Thursday, January 21, 2010

New Tools for the Firefighters’ Skill Toolbox



Positive Pressure Attack – many departments have used this strategy for years while others have not. It involves directing a high velocity air flow at the entrance to a building involved in fire to facilitate initial fire attack. It’s a technique that dramatically improves visibility and cools the temperatures in a house fire which would enhance the chances of survival of any trapped residents and help firefighters locate them more quickly. That’s why Hillsboro Fire and Rescue trained on the technique this week at a make-shift burn house at the Washington County Fairgrounds. The instructors for this week’s training were veteran battalion chiefs formerly from Salt Lake City Fire Department. Chief Kriss Garcia is now the Fire Chief at American Fork Fire & Rescue in Utah and Reinhard Kauffmann is now retired.

The trainers build fires from wooden pallets and hay one at a time in each of the rooms and crews rotate through these evolutions until all had the experience of conducting the initial attack on the fire.

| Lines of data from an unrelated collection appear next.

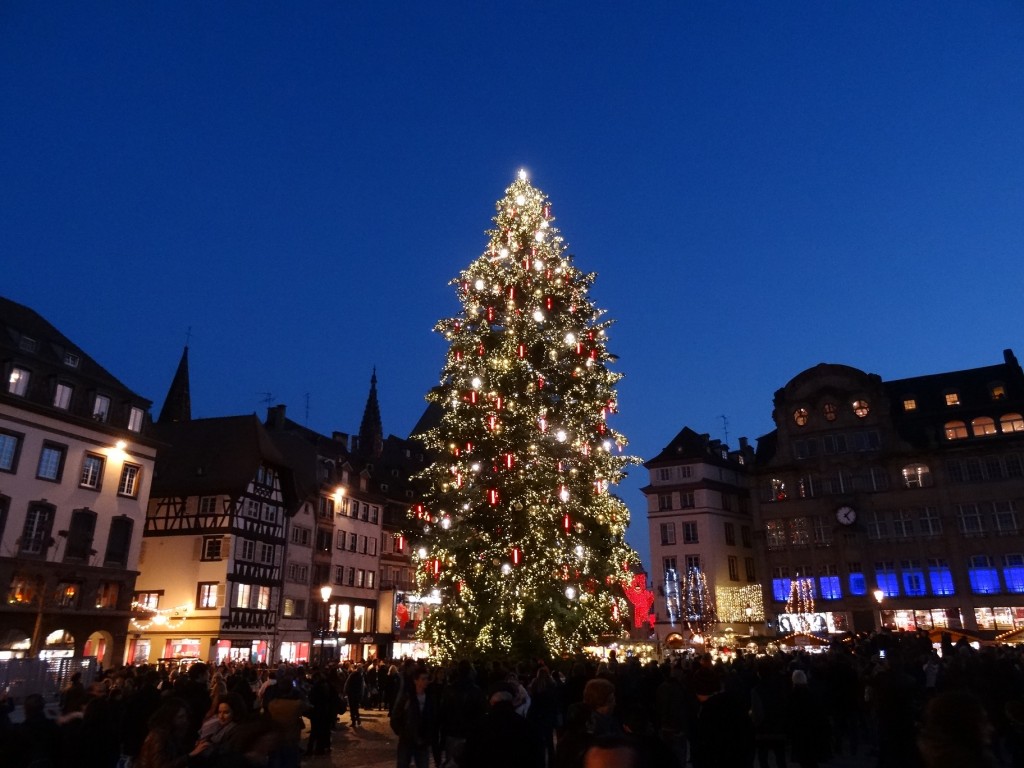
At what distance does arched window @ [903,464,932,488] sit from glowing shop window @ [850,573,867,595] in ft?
23.8

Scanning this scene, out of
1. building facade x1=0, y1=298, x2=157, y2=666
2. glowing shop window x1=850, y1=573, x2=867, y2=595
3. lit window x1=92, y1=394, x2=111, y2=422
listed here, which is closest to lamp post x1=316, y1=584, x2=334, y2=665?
building facade x1=0, y1=298, x2=157, y2=666

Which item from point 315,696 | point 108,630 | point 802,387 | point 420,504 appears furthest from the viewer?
point 802,387

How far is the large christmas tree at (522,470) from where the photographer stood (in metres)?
22.8

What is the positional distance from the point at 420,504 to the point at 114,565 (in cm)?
2295

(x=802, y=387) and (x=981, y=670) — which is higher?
(x=802, y=387)

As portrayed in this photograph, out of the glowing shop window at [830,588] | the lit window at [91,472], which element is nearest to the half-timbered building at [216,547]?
the lit window at [91,472]

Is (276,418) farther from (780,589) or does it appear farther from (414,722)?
(414,722)

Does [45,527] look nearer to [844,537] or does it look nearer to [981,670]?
[981,670]

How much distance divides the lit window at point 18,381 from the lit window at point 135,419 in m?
5.95

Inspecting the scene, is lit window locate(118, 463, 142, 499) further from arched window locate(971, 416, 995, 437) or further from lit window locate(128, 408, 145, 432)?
arched window locate(971, 416, 995, 437)

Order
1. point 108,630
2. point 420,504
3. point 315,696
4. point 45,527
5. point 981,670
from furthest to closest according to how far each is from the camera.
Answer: point 108,630 → point 45,527 → point 420,504 → point 315,696 → point 981,670

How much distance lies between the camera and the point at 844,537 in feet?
181

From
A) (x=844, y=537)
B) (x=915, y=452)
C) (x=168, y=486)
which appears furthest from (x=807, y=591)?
(x=168, y=486)

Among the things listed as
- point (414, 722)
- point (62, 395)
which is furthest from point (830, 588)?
point (414, 722)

Crews monitor the temperatures in the rooms using a Thermal Imaging Camera and report the difference in the conditions inside. Using the positive pressure ventilation in coordination with the initial fire attack allows firefighters to wait a few moments to ensure conditions are improving, enter and find the seat of the fire more quickly, and operate in much cooler temperatures than when attacking a fire without the ventilation.

There are, of course, certain conditions when this tactic is not to be used. Chiefs Garcia and Kauffmann outlined those circumstances clearly in a classroom portion of this drill prior to the live fire evolutions.